-- START Data supplied --

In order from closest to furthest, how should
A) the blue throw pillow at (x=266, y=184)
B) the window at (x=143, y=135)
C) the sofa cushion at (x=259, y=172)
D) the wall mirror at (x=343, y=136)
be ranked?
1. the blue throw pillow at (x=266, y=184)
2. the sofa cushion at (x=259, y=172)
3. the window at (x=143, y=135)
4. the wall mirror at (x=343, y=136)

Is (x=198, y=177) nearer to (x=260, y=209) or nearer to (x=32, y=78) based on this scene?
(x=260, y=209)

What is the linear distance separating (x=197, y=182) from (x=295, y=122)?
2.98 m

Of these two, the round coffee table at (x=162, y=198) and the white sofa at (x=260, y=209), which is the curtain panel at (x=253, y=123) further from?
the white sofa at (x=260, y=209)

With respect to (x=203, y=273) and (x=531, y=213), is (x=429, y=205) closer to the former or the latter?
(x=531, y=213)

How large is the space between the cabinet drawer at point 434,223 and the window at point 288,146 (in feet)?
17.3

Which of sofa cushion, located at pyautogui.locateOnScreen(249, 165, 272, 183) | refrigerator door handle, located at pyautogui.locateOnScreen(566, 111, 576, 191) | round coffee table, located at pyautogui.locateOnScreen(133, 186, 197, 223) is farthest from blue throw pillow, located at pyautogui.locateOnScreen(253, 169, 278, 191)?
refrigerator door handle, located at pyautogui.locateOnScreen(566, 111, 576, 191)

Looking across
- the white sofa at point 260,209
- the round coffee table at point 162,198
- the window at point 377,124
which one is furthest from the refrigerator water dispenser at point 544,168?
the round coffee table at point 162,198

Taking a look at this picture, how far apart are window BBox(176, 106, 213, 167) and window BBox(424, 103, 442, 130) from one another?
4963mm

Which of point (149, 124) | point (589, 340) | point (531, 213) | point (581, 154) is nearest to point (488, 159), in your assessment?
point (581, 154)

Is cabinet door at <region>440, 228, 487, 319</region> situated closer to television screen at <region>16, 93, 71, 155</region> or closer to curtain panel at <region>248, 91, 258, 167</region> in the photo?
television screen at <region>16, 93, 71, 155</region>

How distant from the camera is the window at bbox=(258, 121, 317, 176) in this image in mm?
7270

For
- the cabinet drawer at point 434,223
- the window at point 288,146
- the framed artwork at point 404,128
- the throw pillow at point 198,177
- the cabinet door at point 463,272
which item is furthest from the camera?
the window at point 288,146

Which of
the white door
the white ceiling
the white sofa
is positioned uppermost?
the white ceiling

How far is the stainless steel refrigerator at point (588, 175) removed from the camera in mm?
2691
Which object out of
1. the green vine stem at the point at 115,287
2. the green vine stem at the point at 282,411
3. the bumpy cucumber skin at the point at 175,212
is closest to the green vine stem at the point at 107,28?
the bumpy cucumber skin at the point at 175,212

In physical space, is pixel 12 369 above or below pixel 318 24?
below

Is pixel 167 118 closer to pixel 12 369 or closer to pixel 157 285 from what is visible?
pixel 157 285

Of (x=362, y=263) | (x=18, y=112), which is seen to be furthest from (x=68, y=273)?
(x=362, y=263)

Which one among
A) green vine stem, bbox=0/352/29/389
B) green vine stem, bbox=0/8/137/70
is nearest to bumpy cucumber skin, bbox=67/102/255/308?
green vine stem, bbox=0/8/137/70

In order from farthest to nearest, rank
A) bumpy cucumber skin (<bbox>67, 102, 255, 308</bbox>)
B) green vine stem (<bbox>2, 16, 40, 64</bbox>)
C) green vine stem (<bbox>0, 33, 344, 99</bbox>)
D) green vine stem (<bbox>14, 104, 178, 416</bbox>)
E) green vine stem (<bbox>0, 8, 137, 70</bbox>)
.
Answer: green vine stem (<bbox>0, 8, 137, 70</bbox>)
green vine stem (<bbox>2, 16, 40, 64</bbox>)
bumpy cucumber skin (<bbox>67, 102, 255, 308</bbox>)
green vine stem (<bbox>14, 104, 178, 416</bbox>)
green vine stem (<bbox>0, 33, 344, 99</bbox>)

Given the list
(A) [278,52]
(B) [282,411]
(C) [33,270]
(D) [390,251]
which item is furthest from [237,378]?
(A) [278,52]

-- END Data supplied --

* _The task_
Repeat the lines from the one containing "In physical space, is" through the end of the listing, exactly and without any other lines; both ends are included.

* _Result for this task_
In physical space, is pixel 12 369 above or below pixel 318 24?
below

Is pixel 167 118 closer to pixel 12 369 or closer to pixel 157 285 from what is visible?
pixel 157 285

Of (x=362, y=263) | (x=18, y=112), which is seen to be furthest from (x=68, y=273)?
(x=362, y=263)

Which one among
A) green vine stem, bbox=0/352/29/389
B) green vine stem, bbox=0/8/137/70
is nearest to bumpy cucumber skin, bbox=67/102/255/308?
green vine stem, bbox=0/8/137/70

In order from farthest to nearest, rank
A) bumpy cucumber skin (<bbox>67, 102, 255, 308</bbox>)
B) green vine stem (<bbox>2, 16, 40, 64</bbox>)
C) green vine stem (<bbox>0, 33, 344, 99</bbox>)
D) green vine stem (<bbox>14, 104, 178, 416</bbox>)
E) green vine stem (<bbox>0, 8, 137, 70</bbox>)
.
Answer: green vine stem (<bbox>0, 8, 137, 70</bbox>)
green vine stem (<bbox>2, 16, 40, 64</bbox>)
bumpy cucumber skin (<bbox>67, 102, 255, 308</bbox>)
green vine stem (<bbox>14, 104, 178, 416</bbox>)
green vine stem (<bbox>0, 33, 344, 99</bbox>)

Given the list
(A) [278,52]
(B) [282,411]
(C) [33,270]
(D) [390,251]
which item is furthest from [237,378]?
(A) [278,52]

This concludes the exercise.